• [Goal of the exercise] Restate every entry word for word.

• [Exercise materials]
____
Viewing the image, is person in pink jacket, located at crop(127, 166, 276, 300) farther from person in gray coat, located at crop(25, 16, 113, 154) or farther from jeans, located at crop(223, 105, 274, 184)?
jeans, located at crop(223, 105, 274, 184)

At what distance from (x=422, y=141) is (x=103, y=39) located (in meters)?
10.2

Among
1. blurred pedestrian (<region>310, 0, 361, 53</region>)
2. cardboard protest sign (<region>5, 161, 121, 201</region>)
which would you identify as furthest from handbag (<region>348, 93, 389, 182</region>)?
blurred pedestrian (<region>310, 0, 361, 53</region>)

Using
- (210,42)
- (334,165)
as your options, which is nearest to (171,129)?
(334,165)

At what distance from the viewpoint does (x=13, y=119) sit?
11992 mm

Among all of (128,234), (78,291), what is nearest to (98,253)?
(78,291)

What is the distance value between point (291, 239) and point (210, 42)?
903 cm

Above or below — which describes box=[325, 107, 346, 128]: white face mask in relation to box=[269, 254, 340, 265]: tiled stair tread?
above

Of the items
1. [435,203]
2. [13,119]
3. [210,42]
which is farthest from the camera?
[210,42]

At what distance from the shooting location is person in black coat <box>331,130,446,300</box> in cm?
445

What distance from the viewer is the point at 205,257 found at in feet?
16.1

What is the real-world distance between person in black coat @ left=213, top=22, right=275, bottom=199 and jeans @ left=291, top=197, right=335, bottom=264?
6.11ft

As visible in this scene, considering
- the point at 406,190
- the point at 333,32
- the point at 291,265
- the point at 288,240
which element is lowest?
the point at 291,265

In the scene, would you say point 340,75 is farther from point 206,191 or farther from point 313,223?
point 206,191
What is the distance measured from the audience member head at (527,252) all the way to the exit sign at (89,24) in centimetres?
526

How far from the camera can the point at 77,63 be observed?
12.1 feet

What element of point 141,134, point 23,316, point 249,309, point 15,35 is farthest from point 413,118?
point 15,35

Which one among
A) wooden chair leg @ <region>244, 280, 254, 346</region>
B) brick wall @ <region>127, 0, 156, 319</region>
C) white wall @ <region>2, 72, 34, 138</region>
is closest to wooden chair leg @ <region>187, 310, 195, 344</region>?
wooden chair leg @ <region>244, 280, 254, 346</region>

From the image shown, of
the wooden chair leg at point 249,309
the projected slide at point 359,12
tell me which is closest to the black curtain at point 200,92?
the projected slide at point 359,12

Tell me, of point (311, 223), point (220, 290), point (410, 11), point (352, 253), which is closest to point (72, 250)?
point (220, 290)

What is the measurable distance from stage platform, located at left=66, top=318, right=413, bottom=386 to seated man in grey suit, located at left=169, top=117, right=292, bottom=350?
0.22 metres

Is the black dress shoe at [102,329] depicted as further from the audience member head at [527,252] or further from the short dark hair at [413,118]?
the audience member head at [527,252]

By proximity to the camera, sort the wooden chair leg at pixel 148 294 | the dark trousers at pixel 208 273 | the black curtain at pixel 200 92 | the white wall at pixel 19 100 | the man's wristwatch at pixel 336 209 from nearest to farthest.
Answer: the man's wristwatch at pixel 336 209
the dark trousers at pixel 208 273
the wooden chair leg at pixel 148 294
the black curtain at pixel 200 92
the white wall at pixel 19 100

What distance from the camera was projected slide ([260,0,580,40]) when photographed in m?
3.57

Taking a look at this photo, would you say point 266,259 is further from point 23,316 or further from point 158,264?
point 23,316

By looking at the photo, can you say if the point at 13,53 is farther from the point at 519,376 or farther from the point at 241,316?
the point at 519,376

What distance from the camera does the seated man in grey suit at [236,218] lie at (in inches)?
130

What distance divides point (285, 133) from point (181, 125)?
____
• [Exercise result]
Viewing the image, is person in pink jacket, located at crop(127, 166, 276, 300) farther from person in gray coat, located at crop(25, 16, 113, 154) or farther from jeans, located at crop(223, 105, 274, 184)?
jeans, located at crop(223, 105, 274, 184)

At what distance from (x=422, y=141) is (x=103, y=39) located (in meters)?
10.2

Among
1. blurred pedestrian (<region>310, 0, 361, 53</region>)
2. cardboard protest sign (<region>5, 161, 121, 201</region>)
which would you identify as furthest from handbag (<region>348, 93, 389, 182</region>)?
blurred pedestrian (<region>310, 0, 361, 53</region>)

Using
- (210,42)
- (334,165)
as your options, which is nearest to (171,129)?
(334,165)

At what distance from the viewpoint does (x=13, y=119) sit?
11992 mm

Among all of (128,234), (78,291), what is nearest to (98,253)?
(78,291)

What is the distance value between point (291, 239) and point (210, 42)?
903 cm

Above or below — which describes box=[325, 107, 346, 128]: white face mask in relation to box=[269, 254, 340, 265]: tiled stair tread?
above

Of the items
1. [435,203]
2. [13,119]
3. [210,42]
which is farthest from the camera?
[210,42]

At what distance from the shooting location is person in black coat <box>331,130,446,300</box> in cm?
445

What distance from the viewer is the point at 205,257 found at in feet?
16.1

What is the real-world distance between person in black coat @ left=213, top=22, right=275, bottom=199 and jeans @ left=291, top=197, right=335, bottom=264?
6.11ft

As visible in this scene, considering
- the point at 406,190
- the point at 333,32
- the point at 291,265
- the point at 288,240
which element is lowest?
the point at 291,265

In the scene, would you say point 340,75 is farther from point 206,191 or farther from point 313,223?
point 206,191
What is the distance measured from the audience member head at (527,252) all the way to the exit sign at (89,24) in centimetres?
526

How far from the camera can the point at 77,63 be observed?
12.1 feet

What element of point 141,134, point 23,316, point 249,309, point 15,35 is farthest from point 413,118?
point 15,35

Which one among
A) wooden chair leg @ <region>244, 280, 254, 346</region>
B) brick wall @ <region>127, 0, 156, 319</region>
C) white wall @ <region>2, 72, 34, 138</region>
is closest to wooden chair leg @ <region>187, 310, 195, 344</region>?
wooden chair leg @ <region>244, 280, 254, 346</region>

From the image shown, of
the wooden chair leg at point 249,309
the projected slide at point 359,12
tell me which is closest to the black curtain at point 200,92?
the projected slide at point 359,12

Tell me, of point (311, 223), point (220, 290), point (410, 11), point (352, 253), which is closest to point (72, 250)?
point (220, 290)

What is the measurable distance from stage platform, located at left=66, top=318, right=413, bottom=386 to seated man in grey suit, located at left=169, top=117, right=292, bottom=350?
0.22 metres

Is the black dress shoe at [102,329] depicted as further from the audience member head at [527,252] or further from the short dark hair at [413,118]?
the audience member head at [527,252]

By proximity to the camera, sort the wooden chair leg at pixel 148 294 | the dark trousers at pixel 208 273 | the black curtain at pixel 200 92 | the white wall at pixel 19 100 | the man's wristwatch at pixel 336 209 from nearest to farthest.
Answer: the man's wristwatch at pixel 336 209
the dark trousers at pixel 208 273
the wooden chair leg at pixel 148 294
the black curtain at pixel 200 92
the white wall at pixel 19 100

What distance from the camera was projected slide ([260,0,580,40]) when photographed in m?
3.57

Taking a look at this photo, would you say point 266,259 is further from point 23,316 or further from point 158,264?
point 23,316

By looking at the photo, can you say if the point at 13,53 is farther from the point at 519,376 or farther from the point at 241,316?
the point at 519,376

What distance from the camera does the seated man in grey suit at [236,218] lie at (in inches)?
130

What distance divides point (285, 133) from point (181, 125)?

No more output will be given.